The third chapter in the book Mastering Life…is The Most Pleasant Life Anyone Can Live. My first reaction to this was “Who wants pleasant?” Everyone wants action, thrills, memories, experiences, things, stuff… Pleasant reminds me of Mount Pleasant where my Great Aunt lived; she made it to 100 and was still mainly living on her own at that point, so maybe “pleasant” isn’t so bad after all.
This little piece from a few weeks back doesn’t seem very pleasant.
Grasping for Progress
Tropical Storm Beta is providing up with much needed rain. It provided the girls with a day off from school. That made my day a little different from normal. Here is hoping school is open tomorrow.
I got to talk on the phone to an old friend today. It was good to talk to him. Earlier in the week, another friend realized we had known each other for 24 years. Not quite the 34 of the one I got to talk to today, but still a pretty good while.
My shoulder hurts. Has so for years and I should go to the doctor. My knee hurts. Has so for weeks and years so I should go to the doctor. I do not want to have surgery and I do not want to do rehab. I do not want to exercise either, but I want to be able to play basketball. Apparently, I do not want to play bad enough. My old friend says I should get to it.
About 11 years ago, my new friend (relatively speaking) and I agreed to get in shape. When little d was born, I was in the best shape I had been in since I quit playing basketball. My new friend kept going and is doing marathons and triathlons and watches what he eats and all that. Somewhere along the way, my body revolted and by the time we corralled it I was not in good shape anymore. I exercise some, I eat right some, but I make little progress and lose it quickly.
I can ride my bike for an hour pretty hard, but sometimes I can barely walk to the mailbox at the end of the street.
Some where between then and now, I asked myself “Self…” Not really, just trying to be funny, but I did question if I was a pleasant person to be around. This was of course before I read the chapter on a pleasant life. I found that the very next conversation I had started off with a problem I had. It reminded me that maybe not everyone wants to hear my problems.
The basis for the most pleasant life anyone can live is about choosing what we are doing. Its not “live like we were dying” but live like we have a purpose. The book says God made us with a purpose, a passion, a peace, and a poise in His image. We are not to live aimlessly as if we had not a care in the world or in a panic as if everything is happening to us.

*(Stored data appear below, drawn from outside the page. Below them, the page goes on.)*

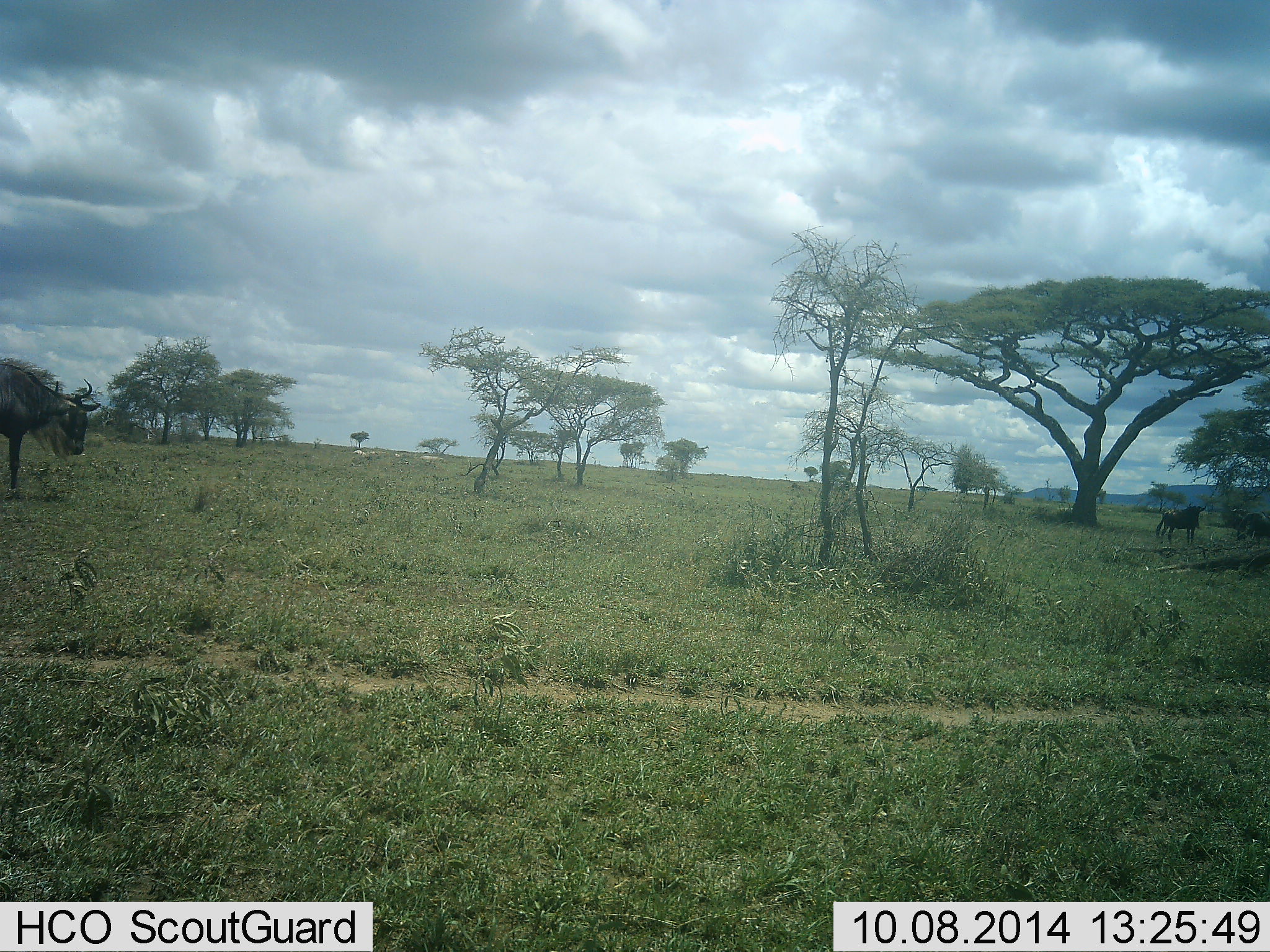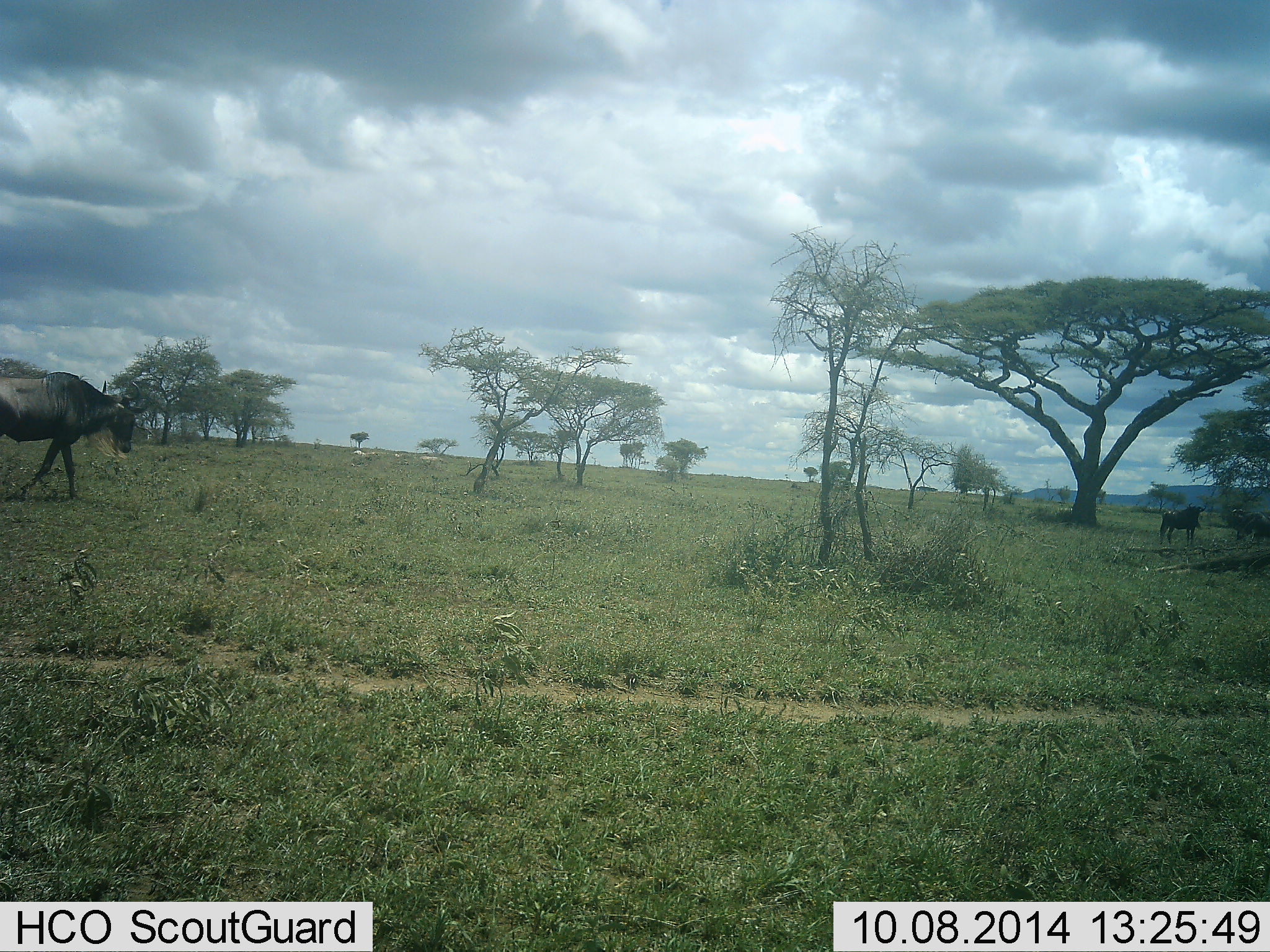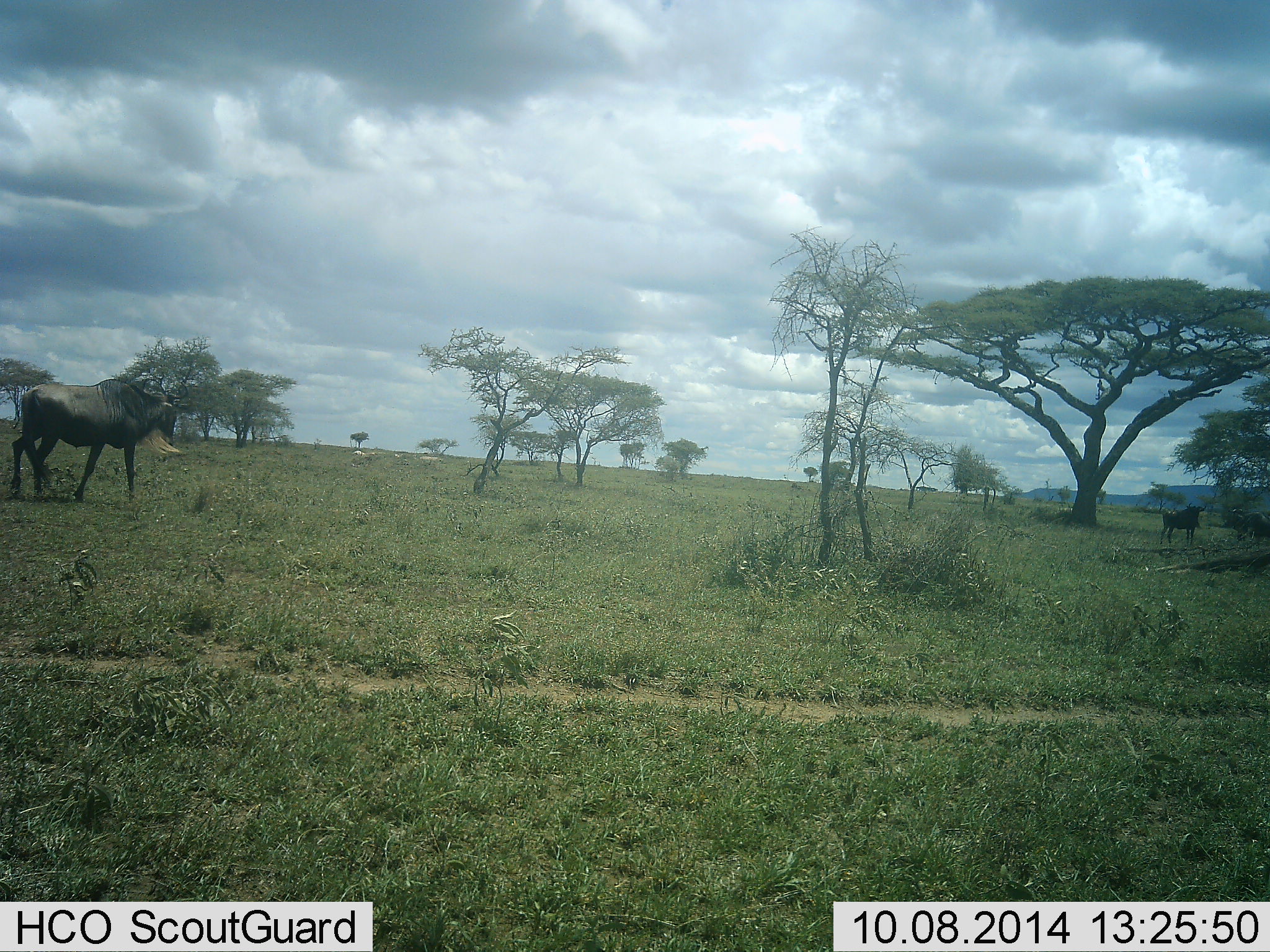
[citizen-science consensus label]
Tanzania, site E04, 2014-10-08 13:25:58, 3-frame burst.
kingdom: Animalia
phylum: Chordata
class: Mammalia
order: Artiodactyla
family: Bovidae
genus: Connochaetes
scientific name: Connochaetes taurinus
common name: blue wildebeest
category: wildebeest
Wildebeest (blue wildebeest) (Connochaetes taurinus), count 3. Behavior (volunteer vote fractions): standing 60%, resting 0%, moving 100%, interacting 0%. Young present (vote fraction): 0%. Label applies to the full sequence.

As we noted in the last chapter, we can only live in one day increments and the best path for a pleasant day is to start it in prayer asking God what plan He has for us this particular day. (My mind tells me this is why the Lord’s prayer has “give us this day our daily bread” in it. I try to start my day with that particular prayer each day.) We are to live as if today is not the last day of our lives but as the most important day of our lives and follow Psalm 118:24 “This is the day the Lord has made, we will rejoice and be glad in it.”
A friend told me yesterday that in general most people do not care what we think. The book says “the world around us has a subjective, temporary sense of purpose.” These are the people who do not care what we think, and we “know instinctively that there is something wrong with” the way these people live their lives. They live not understanding that as Micah 6:14 begins “No matter how much you get, it will never be enough.”
My friend yesterday followed with the caveat what that there are a few people who really do care what we think. We can get off this worldly track of more, we can align our lives to God’s clock, “we can embrace the privilege of living a heaven-driven life”. In general, our purpose is to find those people who do care what we think, even if it is just for a moment, and be a light in their life. The author points to a roommate who “told me how Christ has totally changed his life.” That is our role model, to share Christ, to share His impact on us, and to live a pleasant life where success is measured in walking with God and not with the number of our social media likes or the amount of memories of thrills we gather.
So go out and capture this pleasant life that God intended for you to have and Walk with HIm, doing His business, just this one day, and make it important and it will be pleasant.
(Note: since I am not trying to make money from this, yet am sharing from a book, I have left some quotes and notes out to make the piece flow and have not follow the non-plagiarizing rules that the book follows so well.)